Inventiveness

Early in my junior year, a college professor presented me with the following geometry problem: suppose a quadrangle Q has the property that a circular disc fits tightly inside it; that is, the sides of Q are all touching the disc. We call this type of quadrangles circumscribed. Is it possible to split Q, with two lines which cross inside Q, into four smaller quadrangles, each of which is circumscribed as well?

Previously, I thought that every math problem has a solution. Sometimes this solution was ingenious and required clever insight, some other times it was lengthy and tedious; nevertheless, I knew that I can retrieve the solution if unable to solve the problem myself.

The situation was entirely different this time: there was no known solution to this problem!
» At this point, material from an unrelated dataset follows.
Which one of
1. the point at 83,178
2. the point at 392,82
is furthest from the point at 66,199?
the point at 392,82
Maybe this is why I accepted his challenge to come up with the proof, solely because he told me that I was treading new waters, and a proof has not yet been found.

I spent a few days looking at the problem before I was even able to formulate an approach. But with perseverance, I was able to crack the problem and find a solution. There was a sensation that went along with solving the problem that was entirely new to me, the feeling that I went where nobody has gone before; the thrill of discovery gave me a rush!

I began to appreciate mathematics beyond its useful merit and started to see math more from an aesthetic point of view. I enjoyed the thrill of experimenting with open problems. It is in this light that I concur with the analogy that the college professor told me, when he compared solving a math problem to creating a beautiful piece of art.